GVC bullish on Germany as bwin goes on front foot
Operator says bwin brand will receive additional investment as it battles with likes of Tipico and bet-at-home


GVC Holdings is putting growth in Germany at the top of its agenda in 2017 as the operator looks to ramp-up marketing investment and return the bwin brand to the head of the market.
Speaking following the publication of its full-year results last week, GVC chief executive Kenny Alexander said Germany had been the group’s best performing territory in 2016, and a market where bwin had been able to recoup some of the ground lost in previous years.
Germany contributed around 23% of total GVC revenues in 2016, more than any other market, with the year-on-year uptick estimated at around 11% year-on-year.
The bulk of this growth was the result of increased gaming revenues via the bwin brand, although Alexander said improvements to sportsbook product and risk management also returned notable contributions.
The chief exec also said the firm was in the process of restoring bwin to the position of ‘market aggressor’ following a period of relative inactivity.
He described bwin as “the biggest brand in Germany” and said additional resources would be focused on marketing, which would include increased television exposure in the lead up to the new football season.
“The previous management decided that they didn’t really want to grow the German market – they were worried about regulation and decided they would reduce their investment in that market and became less aggressive,” Alexander said.
“The fact is that while the bwin brand is very strong in mainland Europe, it is at its strongest in German speaking markets. But while bwin retreated, Tipico piled in, bet-at-home piled in, and we continually lost market share.
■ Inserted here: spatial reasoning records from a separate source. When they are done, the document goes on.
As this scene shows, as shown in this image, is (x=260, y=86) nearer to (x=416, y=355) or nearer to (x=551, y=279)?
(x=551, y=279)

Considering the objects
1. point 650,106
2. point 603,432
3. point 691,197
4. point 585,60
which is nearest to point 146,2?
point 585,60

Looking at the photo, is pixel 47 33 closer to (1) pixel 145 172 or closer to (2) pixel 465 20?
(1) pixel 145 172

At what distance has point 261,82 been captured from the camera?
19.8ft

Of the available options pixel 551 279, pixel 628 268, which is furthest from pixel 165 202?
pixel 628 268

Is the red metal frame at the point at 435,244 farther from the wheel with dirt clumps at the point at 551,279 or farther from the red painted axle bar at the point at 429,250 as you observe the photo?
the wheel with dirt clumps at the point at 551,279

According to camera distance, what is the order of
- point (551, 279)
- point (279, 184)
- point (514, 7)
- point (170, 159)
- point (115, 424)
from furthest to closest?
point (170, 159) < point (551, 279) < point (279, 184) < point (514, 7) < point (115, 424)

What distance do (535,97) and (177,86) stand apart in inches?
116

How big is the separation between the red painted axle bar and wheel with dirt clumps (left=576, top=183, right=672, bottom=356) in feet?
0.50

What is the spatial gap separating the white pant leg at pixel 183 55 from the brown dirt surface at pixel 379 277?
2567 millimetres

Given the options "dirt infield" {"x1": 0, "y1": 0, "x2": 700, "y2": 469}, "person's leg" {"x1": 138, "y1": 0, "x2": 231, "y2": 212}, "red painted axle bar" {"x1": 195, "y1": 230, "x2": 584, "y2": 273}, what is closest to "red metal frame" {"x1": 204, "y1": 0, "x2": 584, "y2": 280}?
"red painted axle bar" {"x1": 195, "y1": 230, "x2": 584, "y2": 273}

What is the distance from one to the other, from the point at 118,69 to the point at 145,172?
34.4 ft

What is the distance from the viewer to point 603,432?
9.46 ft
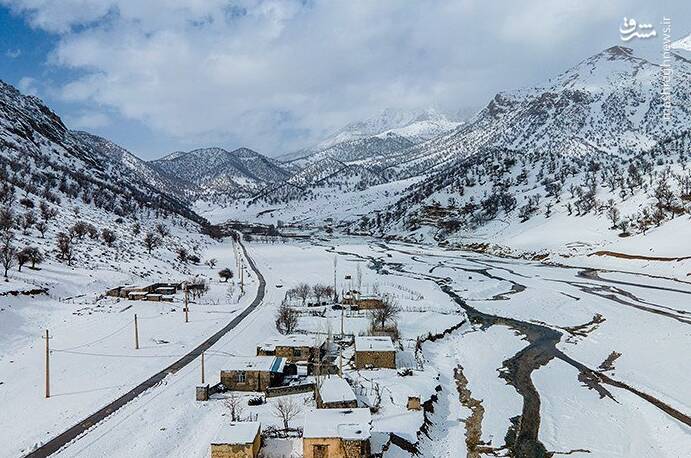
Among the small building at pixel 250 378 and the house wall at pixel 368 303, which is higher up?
the house wall at pixel 368 303

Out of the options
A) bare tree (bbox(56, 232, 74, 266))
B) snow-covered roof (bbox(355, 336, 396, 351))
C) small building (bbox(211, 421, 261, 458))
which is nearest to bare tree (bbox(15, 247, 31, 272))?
bare tree (bbox(56, 232, 74, 266))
“We have become more aggressive in the German market and are beginning to recover market share, and the return we are getting on our investment is very good,” he added.
Within its results, the firm revealed marketing investment was set to rise from 17% of NGR in 2016 to 24% this year, and Alexander indicated Germany would receive a healthy chunk of that increase.
Alexander was also upbeat about the regulatory situation in Germany. GVC recently learned it would be one of 35 operators to receive a sports betting licence in 2018, while German federal states are expected to review the potential regulation of gaming verticals later this year.
The likes of Sky Bet are due to enter the market and Alexander said he expected increased competition as the outlook for Germany improved.
However, the CEO said bwin’s history in Germany meant he was confident the opportunities regulation would bring would be greater for GVC than for any newcomers.
“We are regaining market share and bwin is the biggest and most popular brand in Germany,” Alexander said.
“When the market regulates properly people can come in, but we’ve been there for 15, 16, 17 years – bwin is well established, it’s trusted, people know who it is and it’s seen as a German brand.”
He went on: “I’d rather they [Sky Bet] didn’t launch but I’m not losing much sleep about it.
“Sky Bet would probably lose as much sleep as if I was going into the UK with bwin. They are great operators in the UK where they are established, but bwin is well established in Germany, we’ve been there for years and know the market well,” he added.